§ **PROBLEMS TO SOLVE**:
(A) Translate this sentence from the biographical entry on Elizabeth Payson Prentiss into Spanish: "Born on October 26, 1818, in Portland, Maine; died on August 13, 1878, in Dorset, Vermont; daughter of Edward Payson (a Congregational minister) and Ann Louisa (Shipman) Payson; educated in the public schools of Portland; married George Lewis Prentiss (a Presbyterian minister), on April 16, 1845; children: Anna Louise; Mary Williams; George Lewis; Henry Smith; two who died in infancy."
(B) Copy the biographical entry on Elizabeth Payson Prentiss from "Little Susy's Six Birthdays" up to and including "Avis Benson (1879).", replacing "Stepping Heavenward" with "Walking Heavenward".

§ **PASSAGE TO READ**:
++++

Prentiss, Elizabeth Payson (1818–1878)
Prentiss, Elizabeth Payson (1818–1878)
American writer. Born on October 26, 1818, in Portland, Maine; died on August 13, 1878, in Dorset, Vermont; daughter of Edward Payson (a Congregational minister) and Ann Louisa (Shipman) Payson; educated in the public schools of Portland; married George Lewis Prentiss (a Presbyterian minister), on April 16, 1845; children: Anna Louise; Mary Williams; George Lewis; Henry Smith; two who died in infancy.
Little Susy's Six Birthdays (1853); The Flower of the Family (1853); Only a Dandelion, and Other Stories (1854); Henry and Bessie; or, What They Did in the Country (1855); Little Susy's Six Teachers (1856); Little Susy's Little Servants (1856); Peterchen and Gretchen, Tales of Early Childhood (1860); The Little Preacher (1867); Fred, and Maria, and Me (1867); The Old Brown Pitcher (1868); Stepping Heavenward (1869); Nulworth (1869); The Percys (1870); The Story Lizzie Told (1870); Six Little Princesses (1871); Aunt Jane's Hero (1871); Golden Hours (1874); The Home at Greylock (1876); Pemaquid (1877); Gentleman Jim (1878); Avis Benson (1879).

++++

[Excerpts from a spatial dataset]
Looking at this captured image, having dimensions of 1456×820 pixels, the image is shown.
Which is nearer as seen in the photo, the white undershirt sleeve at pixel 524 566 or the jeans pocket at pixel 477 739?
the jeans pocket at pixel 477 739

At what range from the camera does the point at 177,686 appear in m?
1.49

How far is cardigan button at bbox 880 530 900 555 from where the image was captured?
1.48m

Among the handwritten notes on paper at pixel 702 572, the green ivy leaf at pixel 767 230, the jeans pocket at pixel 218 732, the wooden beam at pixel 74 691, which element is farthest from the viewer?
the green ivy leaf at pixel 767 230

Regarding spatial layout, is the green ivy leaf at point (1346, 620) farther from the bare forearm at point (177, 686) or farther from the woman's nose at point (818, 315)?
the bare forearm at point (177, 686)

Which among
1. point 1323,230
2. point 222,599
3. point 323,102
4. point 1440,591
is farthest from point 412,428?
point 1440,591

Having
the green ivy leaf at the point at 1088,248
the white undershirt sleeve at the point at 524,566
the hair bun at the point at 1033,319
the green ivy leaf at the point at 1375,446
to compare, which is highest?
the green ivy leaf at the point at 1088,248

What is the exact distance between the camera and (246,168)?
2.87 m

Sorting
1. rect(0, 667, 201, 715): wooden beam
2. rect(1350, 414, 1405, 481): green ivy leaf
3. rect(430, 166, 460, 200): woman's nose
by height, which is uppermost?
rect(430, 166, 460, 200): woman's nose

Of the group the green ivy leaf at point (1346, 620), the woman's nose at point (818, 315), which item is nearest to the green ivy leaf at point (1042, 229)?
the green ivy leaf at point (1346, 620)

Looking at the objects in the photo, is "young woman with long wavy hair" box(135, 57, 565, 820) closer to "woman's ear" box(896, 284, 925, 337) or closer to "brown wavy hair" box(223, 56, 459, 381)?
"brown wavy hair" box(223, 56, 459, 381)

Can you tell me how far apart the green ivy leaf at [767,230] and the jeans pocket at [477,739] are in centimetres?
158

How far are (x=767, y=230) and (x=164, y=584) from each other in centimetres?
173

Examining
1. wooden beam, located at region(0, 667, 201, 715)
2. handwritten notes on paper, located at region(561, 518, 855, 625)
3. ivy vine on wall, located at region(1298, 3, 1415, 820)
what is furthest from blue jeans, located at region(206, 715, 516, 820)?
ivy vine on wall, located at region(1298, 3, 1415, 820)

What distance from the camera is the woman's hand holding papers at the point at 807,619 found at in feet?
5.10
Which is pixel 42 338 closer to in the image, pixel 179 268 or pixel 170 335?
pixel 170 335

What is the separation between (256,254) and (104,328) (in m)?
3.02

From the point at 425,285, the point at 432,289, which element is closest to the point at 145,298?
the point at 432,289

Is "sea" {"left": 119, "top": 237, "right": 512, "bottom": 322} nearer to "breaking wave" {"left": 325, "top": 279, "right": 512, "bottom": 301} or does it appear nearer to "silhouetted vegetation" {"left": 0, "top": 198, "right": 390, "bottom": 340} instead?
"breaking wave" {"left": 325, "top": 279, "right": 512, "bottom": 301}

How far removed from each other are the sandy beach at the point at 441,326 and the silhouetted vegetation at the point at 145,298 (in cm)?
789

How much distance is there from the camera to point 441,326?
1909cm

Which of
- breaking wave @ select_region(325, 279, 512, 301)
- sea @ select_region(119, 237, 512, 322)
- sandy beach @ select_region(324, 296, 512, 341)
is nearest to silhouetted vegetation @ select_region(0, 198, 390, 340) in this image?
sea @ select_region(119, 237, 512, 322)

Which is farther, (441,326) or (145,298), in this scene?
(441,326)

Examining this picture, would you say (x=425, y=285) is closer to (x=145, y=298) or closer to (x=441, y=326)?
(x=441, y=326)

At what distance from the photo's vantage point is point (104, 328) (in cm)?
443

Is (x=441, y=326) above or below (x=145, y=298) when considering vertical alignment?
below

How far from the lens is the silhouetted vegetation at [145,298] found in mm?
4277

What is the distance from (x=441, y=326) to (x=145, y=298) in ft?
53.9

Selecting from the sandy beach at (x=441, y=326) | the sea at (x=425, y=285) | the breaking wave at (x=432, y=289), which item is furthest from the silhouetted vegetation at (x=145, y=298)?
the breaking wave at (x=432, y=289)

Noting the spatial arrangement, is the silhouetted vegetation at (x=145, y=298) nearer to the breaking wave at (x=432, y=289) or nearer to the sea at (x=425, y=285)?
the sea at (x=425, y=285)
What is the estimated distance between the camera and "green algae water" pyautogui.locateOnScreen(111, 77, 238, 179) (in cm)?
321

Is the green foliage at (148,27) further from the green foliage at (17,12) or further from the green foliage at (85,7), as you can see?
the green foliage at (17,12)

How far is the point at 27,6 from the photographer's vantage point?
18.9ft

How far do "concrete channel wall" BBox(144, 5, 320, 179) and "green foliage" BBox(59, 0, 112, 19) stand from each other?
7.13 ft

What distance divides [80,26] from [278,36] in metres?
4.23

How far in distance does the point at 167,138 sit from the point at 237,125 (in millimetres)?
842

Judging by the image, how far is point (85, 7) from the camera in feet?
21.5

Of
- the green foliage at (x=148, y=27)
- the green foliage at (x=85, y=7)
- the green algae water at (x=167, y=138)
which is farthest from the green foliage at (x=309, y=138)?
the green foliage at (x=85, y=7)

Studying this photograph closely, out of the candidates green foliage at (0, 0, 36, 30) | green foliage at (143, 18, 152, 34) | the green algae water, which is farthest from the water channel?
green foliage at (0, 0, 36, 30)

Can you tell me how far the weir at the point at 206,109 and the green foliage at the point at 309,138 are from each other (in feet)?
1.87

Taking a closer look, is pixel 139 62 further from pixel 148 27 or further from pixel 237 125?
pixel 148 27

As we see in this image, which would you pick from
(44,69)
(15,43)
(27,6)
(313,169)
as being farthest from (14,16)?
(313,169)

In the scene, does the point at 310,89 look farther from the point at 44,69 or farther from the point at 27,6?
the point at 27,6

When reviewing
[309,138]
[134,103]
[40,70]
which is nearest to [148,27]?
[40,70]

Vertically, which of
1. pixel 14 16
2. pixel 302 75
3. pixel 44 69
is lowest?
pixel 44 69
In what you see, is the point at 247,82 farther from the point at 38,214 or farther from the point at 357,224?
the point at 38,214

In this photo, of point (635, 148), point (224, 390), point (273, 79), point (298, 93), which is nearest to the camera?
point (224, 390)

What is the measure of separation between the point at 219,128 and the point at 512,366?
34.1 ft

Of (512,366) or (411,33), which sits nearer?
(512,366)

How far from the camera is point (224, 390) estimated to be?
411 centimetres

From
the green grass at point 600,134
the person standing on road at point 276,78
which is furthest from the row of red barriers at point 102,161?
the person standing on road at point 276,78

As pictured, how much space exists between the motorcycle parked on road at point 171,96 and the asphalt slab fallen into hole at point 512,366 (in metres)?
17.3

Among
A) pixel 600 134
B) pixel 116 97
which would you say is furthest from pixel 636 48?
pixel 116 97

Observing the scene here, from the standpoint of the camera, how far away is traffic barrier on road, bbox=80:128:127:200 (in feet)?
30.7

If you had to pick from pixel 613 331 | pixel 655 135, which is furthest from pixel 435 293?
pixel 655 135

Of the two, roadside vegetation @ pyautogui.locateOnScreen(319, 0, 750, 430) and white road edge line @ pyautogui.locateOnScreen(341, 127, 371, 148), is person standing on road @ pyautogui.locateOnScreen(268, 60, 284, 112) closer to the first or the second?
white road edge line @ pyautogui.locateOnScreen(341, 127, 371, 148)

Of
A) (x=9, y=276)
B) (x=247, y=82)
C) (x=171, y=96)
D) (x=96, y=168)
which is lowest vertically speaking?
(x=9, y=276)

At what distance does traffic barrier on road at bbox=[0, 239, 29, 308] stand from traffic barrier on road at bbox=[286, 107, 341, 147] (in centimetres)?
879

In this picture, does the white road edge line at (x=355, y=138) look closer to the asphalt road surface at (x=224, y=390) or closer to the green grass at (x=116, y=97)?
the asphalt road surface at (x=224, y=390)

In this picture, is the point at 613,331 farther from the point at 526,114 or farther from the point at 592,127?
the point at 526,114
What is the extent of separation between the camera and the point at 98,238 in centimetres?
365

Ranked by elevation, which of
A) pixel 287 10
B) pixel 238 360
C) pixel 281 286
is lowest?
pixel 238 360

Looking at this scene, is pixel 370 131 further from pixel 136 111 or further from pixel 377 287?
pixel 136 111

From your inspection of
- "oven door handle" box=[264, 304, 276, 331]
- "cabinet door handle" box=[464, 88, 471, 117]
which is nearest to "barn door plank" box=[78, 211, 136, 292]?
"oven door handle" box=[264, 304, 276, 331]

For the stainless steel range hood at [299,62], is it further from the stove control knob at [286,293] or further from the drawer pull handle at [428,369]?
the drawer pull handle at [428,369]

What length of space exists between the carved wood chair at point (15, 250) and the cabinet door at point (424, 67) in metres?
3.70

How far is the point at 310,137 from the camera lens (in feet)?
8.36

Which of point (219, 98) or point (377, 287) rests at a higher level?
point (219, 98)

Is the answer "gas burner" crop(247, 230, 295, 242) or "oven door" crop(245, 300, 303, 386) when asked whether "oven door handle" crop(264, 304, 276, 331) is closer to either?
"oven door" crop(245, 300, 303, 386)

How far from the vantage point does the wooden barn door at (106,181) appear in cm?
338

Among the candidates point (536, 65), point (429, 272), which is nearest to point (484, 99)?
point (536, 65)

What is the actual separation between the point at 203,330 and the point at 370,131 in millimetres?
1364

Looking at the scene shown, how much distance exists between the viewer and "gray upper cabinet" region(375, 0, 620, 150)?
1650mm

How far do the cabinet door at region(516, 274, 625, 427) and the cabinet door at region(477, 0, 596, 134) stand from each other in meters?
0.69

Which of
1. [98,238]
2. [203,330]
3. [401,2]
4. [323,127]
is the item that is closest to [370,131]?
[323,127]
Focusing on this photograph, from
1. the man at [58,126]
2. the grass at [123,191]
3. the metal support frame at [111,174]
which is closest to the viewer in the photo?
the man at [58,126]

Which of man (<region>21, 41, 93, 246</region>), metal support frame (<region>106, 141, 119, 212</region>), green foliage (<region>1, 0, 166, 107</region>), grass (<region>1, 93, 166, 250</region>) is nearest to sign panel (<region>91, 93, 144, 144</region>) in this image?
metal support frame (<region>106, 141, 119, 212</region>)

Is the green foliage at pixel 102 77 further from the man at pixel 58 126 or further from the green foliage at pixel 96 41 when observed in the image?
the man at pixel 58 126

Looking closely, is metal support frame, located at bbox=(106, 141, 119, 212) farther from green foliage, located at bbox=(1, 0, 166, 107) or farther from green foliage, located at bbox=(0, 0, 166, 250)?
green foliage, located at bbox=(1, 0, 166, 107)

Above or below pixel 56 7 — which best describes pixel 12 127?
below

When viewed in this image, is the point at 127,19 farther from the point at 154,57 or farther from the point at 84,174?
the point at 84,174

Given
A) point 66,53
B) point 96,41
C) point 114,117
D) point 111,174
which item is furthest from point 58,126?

++++

§ **RESPONSES PER TASK**:
(A) Nació el 26 de octubre de 1818 en Portland, Maine; murió el 13 de agosto de 1878 en Dorset, Vermont; hija de Edward Payson (ministro congregacionalista) y Ann Louisa (Shipman) Payson; educada en las escuelas públicas de Portland; se casó con George Lewis Prentiss (ministro presbiteriano) el 16 de abril de 1845; hijos: Anna Louise; Mary Williams; George Lewis; Henry Smith; dos que murieron en la infancia.

(B)
Little Susy's Six Birthdays (1853); The Flower of the Family (1853); Only a Dandelion, and Other Stories (1854); Henry and Bessie; or, What They Did in the Country (1855); Little Susy's Six Teachers (1856); Little Susy's Little Servants (1856); Peterchen and Gretchen, Tales of Early Childhood (1860); The Little Preacher (1867); Fred, and Maria, and Me (1867); The Old Brown Pitcher (1868); Walking Heavenward (1869); Nulworth (1869); The Percys (1870); The Story Lizzie Told (1870); Six Little Princesses (1871); Aunt Jane's Hero (1871); Golden Hours (1874); The Home at Greylock (1876); Pemaquid (1877); Gentleman Jim (1878); Avis Benson (1879).